If it seems you’re always doing laundry, join the club. But here’s a real brightener: The price of many washers has dropped by as much as 33 percent compared with a year ago, according to Consumer Reports.
In months of testing, CR found that many washers are very energy- and water-efficient, which can save you money in the long run. Energy Star models might also qualify for a rebate of up to $250 under the federally funded State Energy Efficient Appliance Rebate Program, also known as Cash for Clunkers for Appliances.
CR’s tests of 76 models also revealed some problems. The $600 LG WM2010C front-loader moved several inches during testing. Its SpinSense option, which is designed to help reduce or eliminate vibration, kept the machine in its place but extracted about 20 percent less water, so the laundry took longer to dry. Despite its new Sound Silencer Plus technology, the $500 Frigidaire FTW3014K top-loader was pretty noisy. It was also a mediocre performer.
Washers have become more efficient, but dryer technology hasn’t changed dramatically in the past decade. The Department of Energy says that most use about the same amount of energy; that’s why there are no Energy Star models, and state rebates won’t apply.
For front-loaders, CR Best Buys were the GE WCVH6800J ($750) and the Frigidaire Gallery GLTF2940F ($650), and for top-loaders, the GE WJRE5500G ($480). For dryers, CR Best Buys included the Kenmore Elite Oasis 6703 ($680); the LG DLE2516 ($700); and the Kenmore 800 Series 6982 ($510).
Here’s what else CR found:
• Hidden costs uncovered. Most top-loaders that cost less than $500 didn’t wash as well, used more energy or water, couldn’t hold as much, or were tougher on laundry than more expensive models. And an inefficient machine can cost an added $130 or more to operate per year than the most efficient models. The $330 Estate ETW4400W, a conventional top-loader, frayed fabrics, earning it a poor rating for gentleness. The $750 Whirlpool Duet Sport HT WFW8400T front-loader scored only fair for gentleness.
• Special cycles multiply. First there were allergy cycles and steam settings. Now there’s Whirlpool’s FanFresh and Maytag’s Fresh Hold. Both are supposed to help prevent the odor that can develop when you leave clean laundry in the washer for too long. CR left laundry, including loads of heavy plush towels, in those and other machines for up to two days — and none of the laundry developed an odor, whether the feature was used or not. The Maytag and Whirlpool were fine washers.
Mold problems persist. Readers told CR about mold and odors developing in their front-loaders. CR’s Annual Product Reliability Survey found that 8 percent of front-loader problems were caused by mold or mildew. LG and Maytag front-loaders were slightly more susceptible than most brands surveyed.
How to choose
If your laundry room is near living spaces, check CR’s noise and vibration ratings and look for models that let you silence end-of-cycle signals. Remember that concrete floors can absorb vibrations well, unlike wood-framed floors. Then consider:
Top- or front-loader? Most top-loaders with a center-post agitator cost the least and wash the fastest. But they aren’t stellar performers and they use more energy and water. Front-loaders generally use the least water and spin even faster, making them the most efficient, capacious washers.

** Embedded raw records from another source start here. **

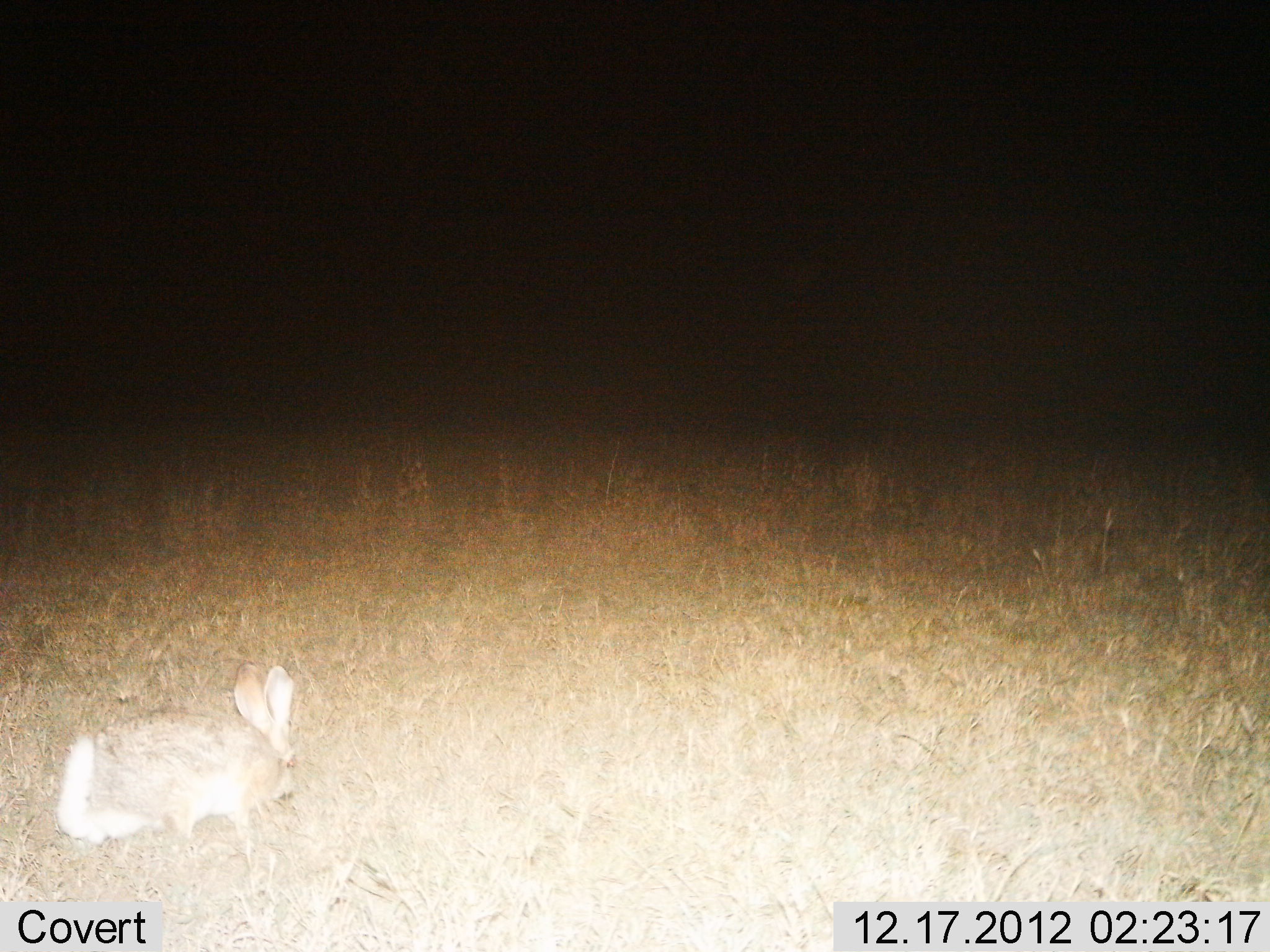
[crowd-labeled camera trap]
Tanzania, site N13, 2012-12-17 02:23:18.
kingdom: Animalia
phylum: Chordata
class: Mammalia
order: Lagomorpha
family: Leporidae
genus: Lepus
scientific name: Lepus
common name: hare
Hare (Lepus), count 1. Behavior (volunteer vote fractions): standing 38%, resting 0%, moving 14%, interacting 0%. Young present (vote fraction): 0%. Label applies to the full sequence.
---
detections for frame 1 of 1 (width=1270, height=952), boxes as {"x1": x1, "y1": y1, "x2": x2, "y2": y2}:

Focus on features. An auto temperature control blends hot and cold water to provide a consistent temperature and wash performance on a given setting. Manufacturers claim that steam settings and allergen cycles clean better and remove most allergens. But to kill allergens such as dust mites, wash water needs to be around 127 degrees F for 12 minutes. Reduce your exposure to allergens by vacuuming frequently and covering mattresses, box springs and pillows with dust mite-proof covers.
Skip extended warranties. CR’s surveys show they’re usually not worthwhile.